• [GOAL OF THE EXERCISE]:
Pictures stay out, but every line of the data is copied exactly.

RECORDS TO PROCESS Start Marker

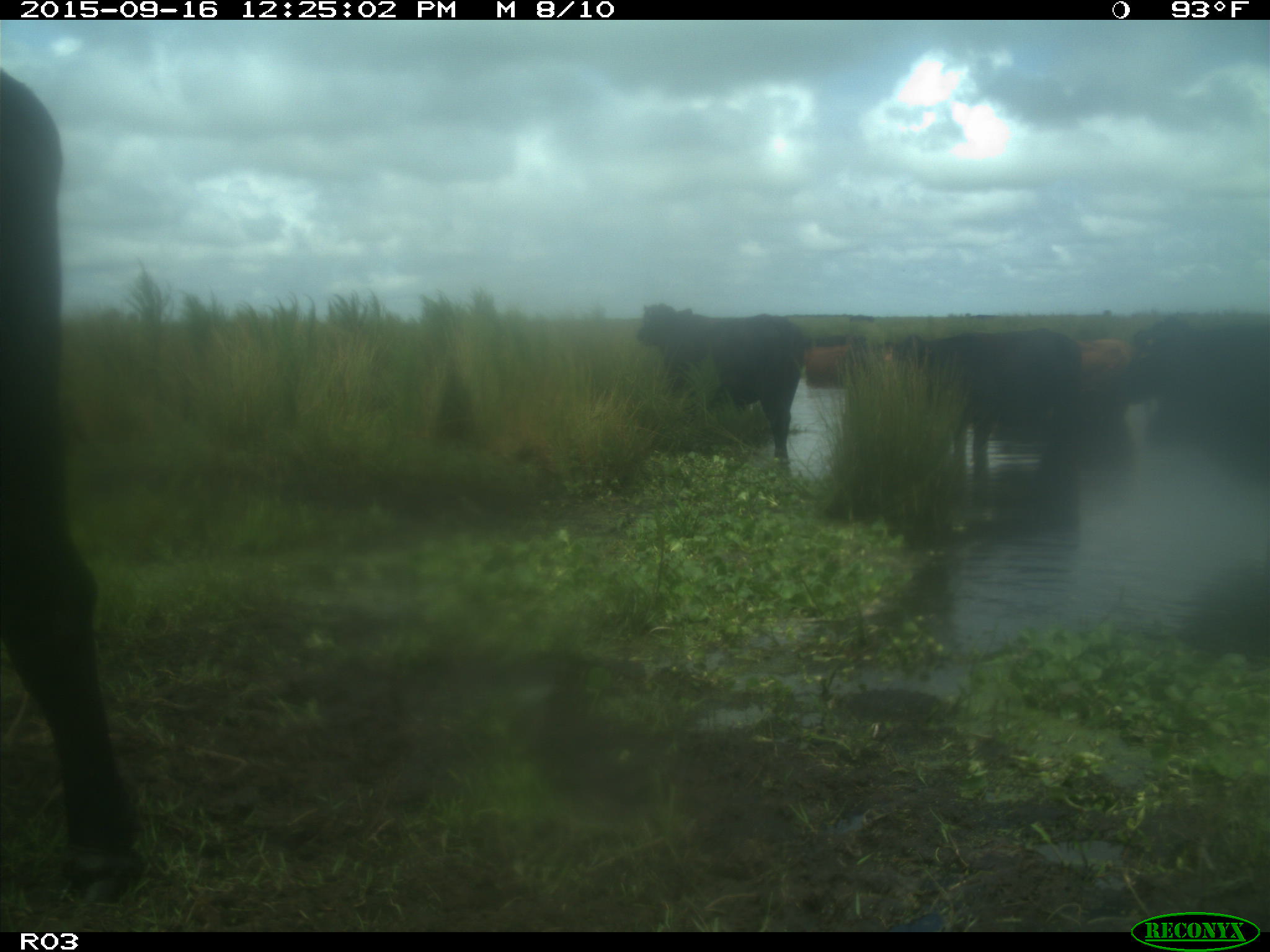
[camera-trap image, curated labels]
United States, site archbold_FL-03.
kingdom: Animalia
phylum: Chordata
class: Mammalia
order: Artiodactyla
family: Bovidae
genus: Bos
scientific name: Bos taurus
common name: domestic cow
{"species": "Bos taurus (domestic cow)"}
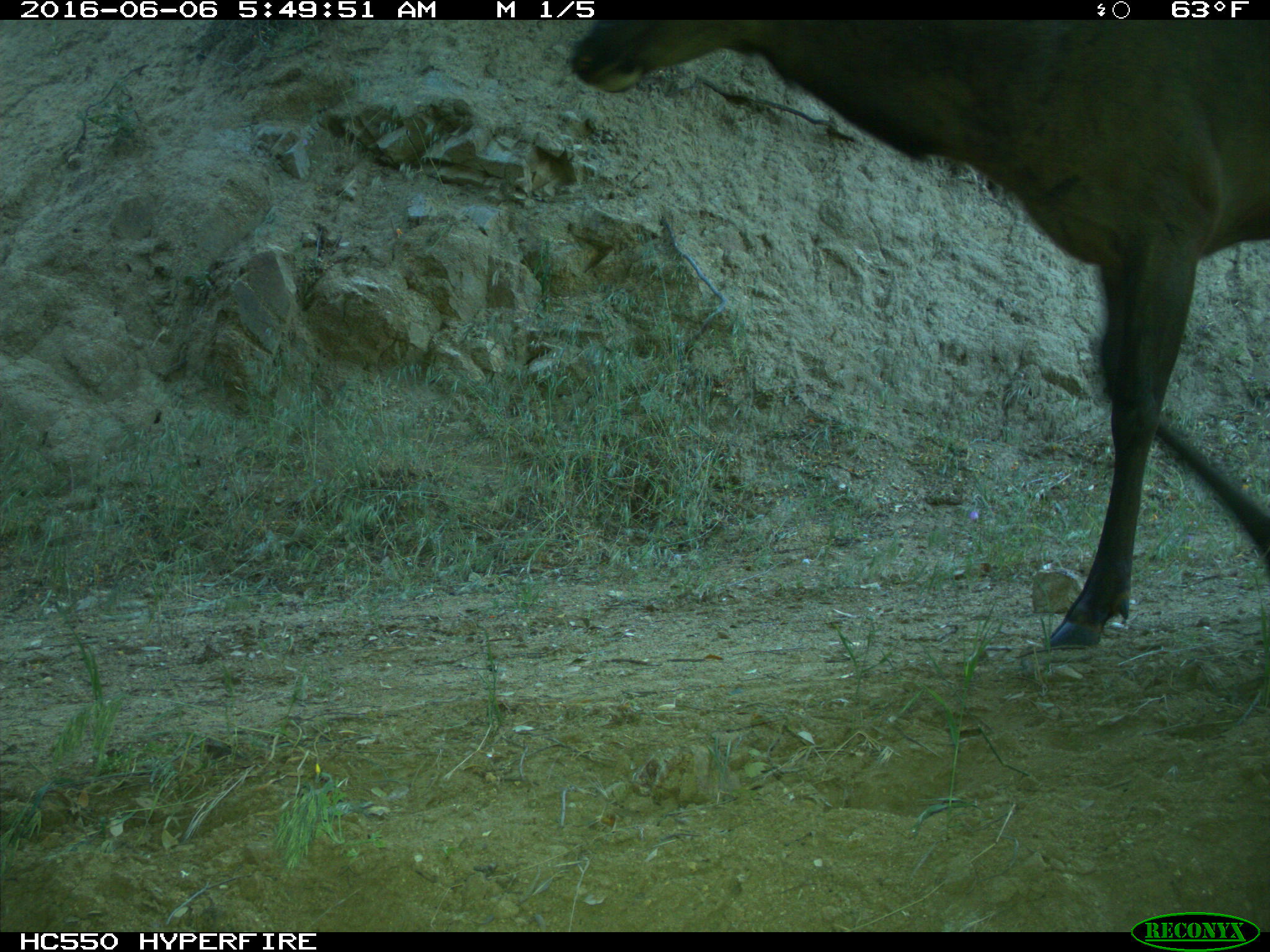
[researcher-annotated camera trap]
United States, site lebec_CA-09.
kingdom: Animalia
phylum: Chordata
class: Mammalia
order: Artiodactyla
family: Cervidae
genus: Cervus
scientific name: Cervus canadensis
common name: elk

RECORDS TO PROCESS End Marker

• [RESULT OF THIS TASK]:
[camera-trap image, curated labels]
United States, site archbold_FL-03.
kingdom: Animalia
phylum: Chordata
class: Mammalia
order: Artiodactyla
family: Bovidae
genus: Bos
scientific name: Bos taurus
common name: domestic cow
{"species": "Bos taurus (domestic cow)"}
[researcher-annotated camera trap]
United States, site lebec_CA-09.
kingdom: Animalia
phylum: Chordata
class: Mammalia
order: Artiodactyla
family: Cervidae
genus: Cervus
scientific name: Cervus canadensis
common name: elk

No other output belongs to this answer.